§ SET EXERCISE
Output the material below in full, exactly as it is.

--- start RECORDS FOR THIS TASK ---

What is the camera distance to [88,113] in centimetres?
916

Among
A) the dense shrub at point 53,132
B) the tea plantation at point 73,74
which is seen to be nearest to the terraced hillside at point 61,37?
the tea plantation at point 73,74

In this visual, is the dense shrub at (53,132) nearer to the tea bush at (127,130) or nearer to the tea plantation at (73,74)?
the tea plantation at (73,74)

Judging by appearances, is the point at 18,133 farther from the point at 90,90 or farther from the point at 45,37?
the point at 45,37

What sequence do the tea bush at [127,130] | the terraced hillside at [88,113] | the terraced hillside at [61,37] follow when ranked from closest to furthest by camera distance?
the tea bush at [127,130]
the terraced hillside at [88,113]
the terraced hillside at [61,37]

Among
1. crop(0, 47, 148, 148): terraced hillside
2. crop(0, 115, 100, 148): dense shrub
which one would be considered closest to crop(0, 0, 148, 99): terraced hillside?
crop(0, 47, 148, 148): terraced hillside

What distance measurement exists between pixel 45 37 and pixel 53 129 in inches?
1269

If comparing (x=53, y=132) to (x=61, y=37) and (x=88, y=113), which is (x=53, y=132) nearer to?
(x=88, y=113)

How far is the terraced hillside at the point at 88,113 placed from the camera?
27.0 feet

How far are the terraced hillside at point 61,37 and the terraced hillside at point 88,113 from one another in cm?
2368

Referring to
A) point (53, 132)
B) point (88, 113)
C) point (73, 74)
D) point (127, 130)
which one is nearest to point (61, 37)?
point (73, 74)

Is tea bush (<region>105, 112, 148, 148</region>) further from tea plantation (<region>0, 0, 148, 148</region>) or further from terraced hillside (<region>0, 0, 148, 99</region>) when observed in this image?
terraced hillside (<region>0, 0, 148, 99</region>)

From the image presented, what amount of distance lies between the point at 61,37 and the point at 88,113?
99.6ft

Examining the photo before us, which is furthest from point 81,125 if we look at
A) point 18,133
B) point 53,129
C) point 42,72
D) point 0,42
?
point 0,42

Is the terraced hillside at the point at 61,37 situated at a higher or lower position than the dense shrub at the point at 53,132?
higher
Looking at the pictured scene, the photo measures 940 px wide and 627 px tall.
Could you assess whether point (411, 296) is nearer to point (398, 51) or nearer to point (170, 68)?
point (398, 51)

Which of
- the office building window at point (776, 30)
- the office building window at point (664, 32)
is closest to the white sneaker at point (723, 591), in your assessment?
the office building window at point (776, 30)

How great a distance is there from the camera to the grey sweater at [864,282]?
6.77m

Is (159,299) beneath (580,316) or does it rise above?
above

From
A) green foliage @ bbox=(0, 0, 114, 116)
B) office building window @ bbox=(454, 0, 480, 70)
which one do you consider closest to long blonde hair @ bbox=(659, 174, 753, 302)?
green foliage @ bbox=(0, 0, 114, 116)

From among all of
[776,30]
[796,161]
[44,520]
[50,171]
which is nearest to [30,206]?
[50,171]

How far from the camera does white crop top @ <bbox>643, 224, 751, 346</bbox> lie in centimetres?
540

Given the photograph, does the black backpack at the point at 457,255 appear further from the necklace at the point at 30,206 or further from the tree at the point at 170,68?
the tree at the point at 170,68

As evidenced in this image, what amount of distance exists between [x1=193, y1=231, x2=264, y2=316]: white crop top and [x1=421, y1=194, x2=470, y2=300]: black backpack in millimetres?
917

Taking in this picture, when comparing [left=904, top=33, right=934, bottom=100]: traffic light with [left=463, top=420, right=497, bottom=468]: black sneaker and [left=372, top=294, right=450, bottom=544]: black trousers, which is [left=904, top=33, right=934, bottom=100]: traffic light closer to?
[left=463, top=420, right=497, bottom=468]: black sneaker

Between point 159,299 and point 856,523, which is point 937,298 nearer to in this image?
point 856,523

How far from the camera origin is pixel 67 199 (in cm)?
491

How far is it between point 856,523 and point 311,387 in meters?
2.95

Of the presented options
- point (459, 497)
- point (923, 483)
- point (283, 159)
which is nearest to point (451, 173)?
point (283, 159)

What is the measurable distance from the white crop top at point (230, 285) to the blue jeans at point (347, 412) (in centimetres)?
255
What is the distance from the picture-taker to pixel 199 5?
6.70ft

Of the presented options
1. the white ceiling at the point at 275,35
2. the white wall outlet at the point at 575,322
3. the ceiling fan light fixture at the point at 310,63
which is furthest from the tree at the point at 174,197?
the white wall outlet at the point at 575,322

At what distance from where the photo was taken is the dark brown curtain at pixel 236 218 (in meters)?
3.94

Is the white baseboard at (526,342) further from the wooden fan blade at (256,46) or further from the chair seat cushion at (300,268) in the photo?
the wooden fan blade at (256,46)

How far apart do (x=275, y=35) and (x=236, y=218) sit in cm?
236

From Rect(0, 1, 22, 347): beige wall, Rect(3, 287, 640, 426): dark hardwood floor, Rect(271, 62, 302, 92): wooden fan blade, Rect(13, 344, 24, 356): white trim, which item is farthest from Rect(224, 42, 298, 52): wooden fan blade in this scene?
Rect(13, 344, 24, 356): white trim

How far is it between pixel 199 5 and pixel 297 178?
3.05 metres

--- end RECORDS FOR THIS TASK ---

§ RESPONSE TO THE EXERCISE
What is the camera distance to [88,113] in centimetres?
916

Among
A) the dense shrub at point 53,132
B) the tea plantation at point 73,74
which is seen to be nearest to the terraced hillside at point 61,37?
the tea plantation at point 73,74

In this visual, is the dense shrub at (53,132) nearer to the tea bush at (127,130) or nearer to the tea plantation at (73,74)?
the tea plantation at (73,74)

Judging by appearances, is the point at 18,133 farther from the point at 90,90 or farther from the point at 45,37?
the point at 45,37

What sequence do the tea bush at [127,130] | the terraced hillside at [88,113] | the terraced hillside at [61,37] follow when ranked from closest to furthest by camera distance?
the tea bush at [127,130]
the terraced hillside at [88,113]
the terraced hillside at [61,37]

Among
1. crop(0, 47, 148, 148): terraced hillside
2. crop(0, 115, 100, 148): dense shrub
which one would be considered closest to crop(0, 0, 148, 99): terraced hillside?
crop(0, 47, 148, 148): terraced hillside

What distance measurement exists between pixel 45 37 and pixel 53 129 in inches?
1269

If comparing (x=53, y=132) to (x=61, y=37) and (x=88, y=113), which is (x=53, y=132) nearer to?
(x=88, y=113)

How far is the terraced hillside at the point at 88,113 placed from the camera?
27.0 feet

How far are the terraced hillside at point 61,37 and the terraced hillside at point 88,113 from one another in cm?
2368

Referring to
A) point (53, 132)
B) point (88, 113)
C) point (73, 74)
D) point (127, 130)
which one is nearest to point (61, 37)?
point (73, 74)

Is tea bush (<region>105, 112, 148, 148</region>) further from tea plantation (<region>0, 0, 148, 148</region>) or further from terraced hillside (<region>0, 0, 148, 99</region>) when observed in this image?
terraced hillside (<region>0, 0, 148, 99</region>)

From the image presented, what amount of distance lies between the point at 61,37 and the point at 88,113?
99.6ft

Examining the photo before us, which is furthest from point 81,125 if we look at
A) point 18,133
B) point 53,129
C) point 42,72
D) point 0,42
?
point 0,42

Is the terraced hillside at the point at 61,37 situated at a higher or lower position than the dense shrub at the point at 53,132?
higher
Looking at the pictured scene, the photo measures 940 px wide and 627 px tall.
Could you assess whether point (411, 296) is nearer to point (398, 51) or nearer to point (170, 68)?
point (398, 51)

Which of
- the office building window at point (776, 30)
- the office building window at point (664, 32)
is closest to the white sneaker at point (723, 591), in your assessment?
the office building window at point (776, 30)

How great a distance is there from the camera to the grey sweater at [864,282]?
6.77m

Is (159,299) beneath (580,316) or does it rise above?
above

From
A) green foliage @ bbox=(0, 0, 114, 116)
B) office building window @ bbox=(454, 0, 480, 70)
which one do you consider closest to long blonde hair @ bbox=(659, 174, 753, 302)?
green foliage @ bbox=(0, 0, 114, 116)

From among all of
[776,30]
[796,161]
[44,520]
[50,171]
which is nearest to [30,206]?
[50,171]

How far from the camera does white crop top @ <bbox>643, 224, 751, 346</bbox> lie in centimetres?
540

Given the photograph, does the black backpack at the point at 457,255 appear further from the necklace at the point at 30,206 or further from the tree at the point at 170,68?
the tree at the point at 170,68

As evidenced in this image, what amount of distance exists between [x1=193, y1=231, x2=264, y2=316]: white crop top and [x1=421, y1=194, x2=470, y2=300]: black backpack in millimetres?
917

Taking in this picture, when comparing [left=904, top=33, right=934, bottom=100]: traffic light with [left=463, top=420, right=497, bottom=468]: black sneaker and [left=372, top=294, right=450, bottom=544]: black trousers, which is [left=904, top=33, right=934, bottom=100]: traffic light closer to?
[left=463, top=420, right=497, bottom=468]: black sneaker

Between point 159,299 and point 856,523, which is point 937,298 nearer to in this image?
point 856,523

How far from the camera origin is pixel 67 199 (in cm)?
491

How far is it between point 856,523 and point 311,387 in meters?
2.95

Of the presented options
- point (459, 497)
- point (923, 483)
- point (283, 159)
which is nearest to point (451, 173)?
point (283, 159)

What is the measurable distance from the white crop top at point (230, 285) to the blue jeans at point (347, 412) (in centimetres)?
255
What is the distance from the picture-taker to pixel 199 5?
6.70ft

Of the presented options
1. the white ceiling at the point at 275,35
2. the white wall outlet at the point at 575,322
3. the ceiling fan light fixture at the point at 310,63
which is furthest from the tree at the point at 174,197?
the white wall outlet at the point at 575,322

At what distance from where the photo was taken is the dark brown curtain at pixel 236 218 (in meters)?
3.94

Is the white baseboard at (526,342) further from the wooden fan blade at (256,46) or further from the chair seat cushion at (300,268) in the photo?
the wooden fan blade at (256,46)

How far apart do (x=275, y=35) and (x=236, y=218) sit in cm?
236

From Rect(0, 1, 22, 347): beige wall, Rect(3, 287, 640, 426): dark hardwood floor, Rect(271, 62, 302, 92): wooden fan blade, Rect(13, 344, 24, 356): white trim, which item is farthest from Rect(224, 42, 298, 52): wooden fan blade in this scene?
Rect(13, 344, 24, 356): white trim

How far is it between pixel 199 5 and pixel 297 178?
3.05 metres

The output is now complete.